10 MINUTES TO APPELPY
import pandas as pd
import numpy as np
import statsmodels.api as sm # for datasets
import matplotlib.pyplot as plt
%matplotlib inline
This is a whirlwind tour of Appelpy's functionality:
Note: this notebook was run using Appelpy v0.4.2 and the latest versions of its dependencies.
Let's explore the functionality of Appelpy using one of the most prolific datasets in econometrics: The California Test Score Data Set (Caschool).
Read the dataset with Pandas and obtain the data via a Statsmodels method.
# Load data
df = sm.datasets.get_rdataset('Caschool', 'Ecdat').data
# Add together the two test scores (total score)
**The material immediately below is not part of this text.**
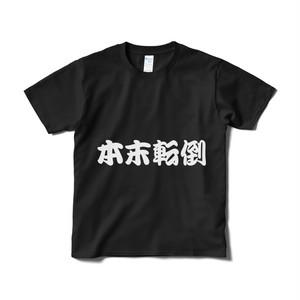 四字熟語Tシャツ08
df['scrtot'] = df['readscr'] + df['mathscr']
df.head()
distcod | county | district | grspan | enrltot | teachers | calwpct | mealpct | computer | testscr | compstu | expnstu | str | avginc | elpct | readscr | mathscr | scrtot | |
---|---|---|---|---|---|---|---|---|---|---|---|---|---|---|---|---|---|---|
0 | 75119 | Alameda | Sunol Glen Unified | KK-08 | 195 | 10.900000 | 0.510200 | 2.040800 | 67 | 690.799988 | 0.343590 | 6384.911133 | 17.889910 | 22.690001 | 0.000000 | 691.599976 | 690.000000 | 1381.599976 |
1 | 61499 | Butte | Manzanita Elementary | KK-08 | 240 | 11.150000 | 15.416700 | 47.916698 | 101 | 661.200012 | 0.420833 | 5099.380859 | 21.524664 | 9.824000 | 4.583333 | 660.500000 | 661.900024 | 1322.400024 |
2 | 61549 | Butte | Thermalito Union Elementary | KK-08 | 1550 | 82.900002 | 55.032299 | 76.322601 | 169 | 643.599976 | 0.109032 | 5501.954590 | 18.697226 | 8.978000 | 30.000002 | 636.299988 | 650.900024 | 1287.200012 |
3 | 61457 | Butte | Golden Feather Union Elementary | KK-08 | 243 | 14.000000 | 36.475399 | 77.049202 | 85 | 647.700012 | 0.349794 | 7101.831055 | 17.357143 | 8.978000 | 0.000000 | 651.900024 | 643.500000 | 1295.400024 |
4 | 61523 | Butte | Palermo Union Elementary | KK-08 | 1335 | 71.500000 | 33.108601 | 78.427002 | 171 | 640.849976 | 0.128090 | 5235.987793 | 18.671329 | 9.080333 | 13.857677 | 641.799988 | 639.900024 | 1281.700012 |
Now we have the data, let's find out more about the distributions of some of the key variables before modelling.
Appelpy has an eda
module (exploratory data analysis) with handy methods for getting stats about a dataset.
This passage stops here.